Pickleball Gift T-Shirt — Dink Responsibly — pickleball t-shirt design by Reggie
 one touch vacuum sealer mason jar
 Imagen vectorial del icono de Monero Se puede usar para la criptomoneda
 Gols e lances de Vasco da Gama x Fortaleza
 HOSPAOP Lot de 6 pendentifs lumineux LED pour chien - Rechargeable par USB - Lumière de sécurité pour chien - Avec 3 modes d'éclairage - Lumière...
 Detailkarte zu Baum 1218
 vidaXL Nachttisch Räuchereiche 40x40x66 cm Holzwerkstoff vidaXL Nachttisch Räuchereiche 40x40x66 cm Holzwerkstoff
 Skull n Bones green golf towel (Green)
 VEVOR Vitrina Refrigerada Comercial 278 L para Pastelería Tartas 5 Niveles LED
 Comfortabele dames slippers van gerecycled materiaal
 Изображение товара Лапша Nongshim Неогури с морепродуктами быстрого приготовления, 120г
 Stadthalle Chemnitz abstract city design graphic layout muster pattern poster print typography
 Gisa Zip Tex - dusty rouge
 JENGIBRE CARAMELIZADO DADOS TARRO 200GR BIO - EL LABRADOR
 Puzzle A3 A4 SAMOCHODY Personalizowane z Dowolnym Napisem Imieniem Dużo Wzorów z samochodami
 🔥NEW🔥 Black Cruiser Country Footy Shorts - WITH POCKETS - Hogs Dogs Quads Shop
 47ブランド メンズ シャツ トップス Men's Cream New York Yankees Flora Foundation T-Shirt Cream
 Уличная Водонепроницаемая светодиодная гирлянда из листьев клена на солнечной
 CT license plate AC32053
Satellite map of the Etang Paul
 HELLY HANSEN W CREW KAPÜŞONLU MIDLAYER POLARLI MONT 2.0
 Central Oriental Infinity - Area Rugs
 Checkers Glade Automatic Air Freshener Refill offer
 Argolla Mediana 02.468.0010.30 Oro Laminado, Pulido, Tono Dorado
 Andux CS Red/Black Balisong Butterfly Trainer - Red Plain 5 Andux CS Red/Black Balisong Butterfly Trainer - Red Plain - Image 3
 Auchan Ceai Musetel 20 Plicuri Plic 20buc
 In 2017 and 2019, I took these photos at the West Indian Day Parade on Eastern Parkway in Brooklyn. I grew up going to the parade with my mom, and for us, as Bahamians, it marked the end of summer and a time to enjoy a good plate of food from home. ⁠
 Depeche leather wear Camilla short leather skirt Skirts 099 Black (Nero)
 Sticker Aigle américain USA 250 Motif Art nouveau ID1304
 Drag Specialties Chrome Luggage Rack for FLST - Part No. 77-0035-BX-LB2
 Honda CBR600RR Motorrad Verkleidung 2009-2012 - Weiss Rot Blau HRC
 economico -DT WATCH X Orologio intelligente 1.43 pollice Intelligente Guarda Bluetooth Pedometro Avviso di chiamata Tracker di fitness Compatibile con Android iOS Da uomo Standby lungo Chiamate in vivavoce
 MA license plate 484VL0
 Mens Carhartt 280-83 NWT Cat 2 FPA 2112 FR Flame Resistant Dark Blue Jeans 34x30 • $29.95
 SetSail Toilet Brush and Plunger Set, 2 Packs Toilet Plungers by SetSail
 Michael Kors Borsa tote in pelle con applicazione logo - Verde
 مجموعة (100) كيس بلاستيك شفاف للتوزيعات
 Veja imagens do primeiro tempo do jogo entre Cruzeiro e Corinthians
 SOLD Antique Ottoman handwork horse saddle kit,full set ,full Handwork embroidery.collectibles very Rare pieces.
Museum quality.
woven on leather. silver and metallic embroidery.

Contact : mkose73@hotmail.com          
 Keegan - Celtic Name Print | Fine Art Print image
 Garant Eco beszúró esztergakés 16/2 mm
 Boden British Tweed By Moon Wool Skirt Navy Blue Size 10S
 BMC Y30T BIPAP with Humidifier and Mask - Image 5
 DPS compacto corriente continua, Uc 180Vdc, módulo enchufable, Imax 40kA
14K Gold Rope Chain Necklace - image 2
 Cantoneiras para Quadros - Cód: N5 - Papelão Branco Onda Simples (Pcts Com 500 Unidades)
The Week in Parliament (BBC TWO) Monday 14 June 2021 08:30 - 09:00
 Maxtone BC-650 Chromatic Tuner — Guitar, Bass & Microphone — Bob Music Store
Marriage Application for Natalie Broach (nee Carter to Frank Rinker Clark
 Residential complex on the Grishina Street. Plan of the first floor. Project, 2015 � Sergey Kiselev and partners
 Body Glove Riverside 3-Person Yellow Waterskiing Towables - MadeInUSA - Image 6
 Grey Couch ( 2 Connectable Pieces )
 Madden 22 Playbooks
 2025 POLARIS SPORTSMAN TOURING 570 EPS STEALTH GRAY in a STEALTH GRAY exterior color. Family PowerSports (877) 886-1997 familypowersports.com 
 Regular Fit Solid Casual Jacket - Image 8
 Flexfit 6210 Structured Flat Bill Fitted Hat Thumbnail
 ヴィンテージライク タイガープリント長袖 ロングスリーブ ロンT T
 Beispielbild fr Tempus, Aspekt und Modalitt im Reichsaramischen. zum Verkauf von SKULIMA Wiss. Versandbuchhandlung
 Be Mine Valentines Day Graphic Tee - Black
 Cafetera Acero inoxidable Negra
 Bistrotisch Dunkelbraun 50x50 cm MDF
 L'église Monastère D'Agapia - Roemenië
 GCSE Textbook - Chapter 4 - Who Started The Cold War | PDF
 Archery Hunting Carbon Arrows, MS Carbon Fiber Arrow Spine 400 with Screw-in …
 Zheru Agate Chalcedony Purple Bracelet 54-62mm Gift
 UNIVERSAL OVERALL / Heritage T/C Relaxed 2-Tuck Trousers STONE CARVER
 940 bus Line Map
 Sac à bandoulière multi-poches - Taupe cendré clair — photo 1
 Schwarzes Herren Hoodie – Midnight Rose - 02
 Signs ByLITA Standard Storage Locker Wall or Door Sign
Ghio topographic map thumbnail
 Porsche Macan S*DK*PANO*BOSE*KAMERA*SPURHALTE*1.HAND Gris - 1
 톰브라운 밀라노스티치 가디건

- _Exercise_:
What is needed is every line from the start of the entries through the line containing "Detailkarte zu Baum 1218", returned word for word and nothing else.

- _Answer for the task_:
Pickleball Gift T-Shirt — Dink Responsibly — pickleball t-shirt design by Reggie
 one touch vacuum sealer mason jar
 Imagen vectorial del icono de Monero Se puede usar para la criptomoneda
 Gols e lances de Vasco da Gama x Fortaleza
 HOSPAOP Lot de 6 pendentifs lumineux LED pour chien - Rechargeable par USB - Lumière de sécurité pour chien - Avec 3 modes d'éclairage - Lumière...
 Detailkarte zu Baum 1218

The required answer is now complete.